Red Hat’s official npm namespace has been hijacked to push backdoored package versions built to steal cloud and developer credentials, in a fast-moving supply chain attack against widely used software.
According to new analysis by ReversingLabs, an attacker published malicious versions of 32 packages in the @redhat-cloud-services scope on June 1, all within 72 seconds.
The packages span Red Hat’s Hybrid Cloud Console ecosystem, from UI components and API clients to build tooling, and represent roughly 9.8 million downloads in total.

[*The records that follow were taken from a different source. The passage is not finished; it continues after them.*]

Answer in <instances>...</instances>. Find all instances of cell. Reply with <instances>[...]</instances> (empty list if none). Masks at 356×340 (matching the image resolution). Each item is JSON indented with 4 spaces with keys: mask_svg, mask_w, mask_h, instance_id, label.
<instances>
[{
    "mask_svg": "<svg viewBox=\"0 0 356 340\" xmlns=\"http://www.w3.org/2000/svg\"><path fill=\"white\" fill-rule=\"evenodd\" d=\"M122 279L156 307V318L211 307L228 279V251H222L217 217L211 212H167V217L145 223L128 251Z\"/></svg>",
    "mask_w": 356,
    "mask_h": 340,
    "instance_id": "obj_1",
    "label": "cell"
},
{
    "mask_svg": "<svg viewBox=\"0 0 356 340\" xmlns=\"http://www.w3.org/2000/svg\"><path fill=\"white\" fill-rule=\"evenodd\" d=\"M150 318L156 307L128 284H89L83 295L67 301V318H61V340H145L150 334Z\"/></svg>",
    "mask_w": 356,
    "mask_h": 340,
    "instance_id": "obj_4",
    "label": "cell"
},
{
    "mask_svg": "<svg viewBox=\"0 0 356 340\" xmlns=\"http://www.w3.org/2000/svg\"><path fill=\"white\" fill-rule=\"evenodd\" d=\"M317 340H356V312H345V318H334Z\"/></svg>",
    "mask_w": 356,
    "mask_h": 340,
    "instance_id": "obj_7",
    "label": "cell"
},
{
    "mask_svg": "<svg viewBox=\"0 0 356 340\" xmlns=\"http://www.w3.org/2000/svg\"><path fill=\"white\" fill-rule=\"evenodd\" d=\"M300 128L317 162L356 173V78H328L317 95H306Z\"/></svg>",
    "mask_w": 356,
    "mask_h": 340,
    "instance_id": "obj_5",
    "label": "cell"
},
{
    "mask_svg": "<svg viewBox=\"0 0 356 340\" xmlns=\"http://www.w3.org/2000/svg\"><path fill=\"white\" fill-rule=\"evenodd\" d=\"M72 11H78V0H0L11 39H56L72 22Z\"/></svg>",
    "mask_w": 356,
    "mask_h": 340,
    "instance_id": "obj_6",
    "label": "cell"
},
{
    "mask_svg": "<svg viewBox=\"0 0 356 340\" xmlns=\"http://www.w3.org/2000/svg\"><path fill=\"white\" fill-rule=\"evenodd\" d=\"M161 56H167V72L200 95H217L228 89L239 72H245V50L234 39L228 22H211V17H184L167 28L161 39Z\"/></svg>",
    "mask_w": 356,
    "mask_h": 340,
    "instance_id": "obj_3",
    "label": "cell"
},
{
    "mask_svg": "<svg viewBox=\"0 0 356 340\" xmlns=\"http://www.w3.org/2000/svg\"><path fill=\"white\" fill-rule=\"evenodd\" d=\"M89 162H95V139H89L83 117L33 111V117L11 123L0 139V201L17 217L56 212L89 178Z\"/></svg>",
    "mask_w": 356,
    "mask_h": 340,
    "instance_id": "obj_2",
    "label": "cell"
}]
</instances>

This was not typosquatting or a lookalike. The attacker seized control of a legitimate, trusted namespace and republished real packages with hidden malware, turning the trust developers place in a known vendor into the delivery method.
Malware Hidden in the Install Step
Each compromised package carried an obfuscated preinstall script that ran automatically during installation, before any application code executed. Exposure therefore depended on simply installing or building the package, not on using it in production.
Aikido Security said the payload is a variant of the Mini Shai-Hulud worm, which it tracks under the name Miasma.
The malware is built to harvest secrets, with ReversingLabs finding it targeted cloud provider keys, CI/CD tokens, npm credentials and other sensitive material on the developer’s machine.
True to its lineage, the malware also tries to spread. Using stolen publishing tokens, it attempts to republish backdoored versions of other packages the compromised account can reach.
A Trusted Feature Turned Against Itself
The most striking element is how the packages were published, researchers said. Aikido found the malicious releases were pushed using GitHub Actions OIDC tokens, indicating the attacker had compromised the build pipeline rather than a developer’s personal account.
That detail matters because OIDC-based “trusted publishing” was introduced to improve security, replacing long-lived npm tokens with short-lived ones issued during a build.
As this incident shows, it can be subverted when the pipeline itself is breached, leaving a trust signal that no longer means what defenders assume.
Read more on similar attacks: Mini Shai-Hulud Hits TanStack npm Packages
By the time the activity was analyzed, legitimate maintainers had pushed clean follow-up versions for all 32 packages, and the malicious releases had been removed from npm. Any project that pinned to the affected versions, or ran an install in the window before they were pulled, is exposed.
Researchers urged any organization that installed an affected version to treat the system as potentially compromised and rotate exposed credentials, since the payload runs at install time regardless of whether the package was used. Auditing CI/CD pipelines for unexpected publishing activity was also advised.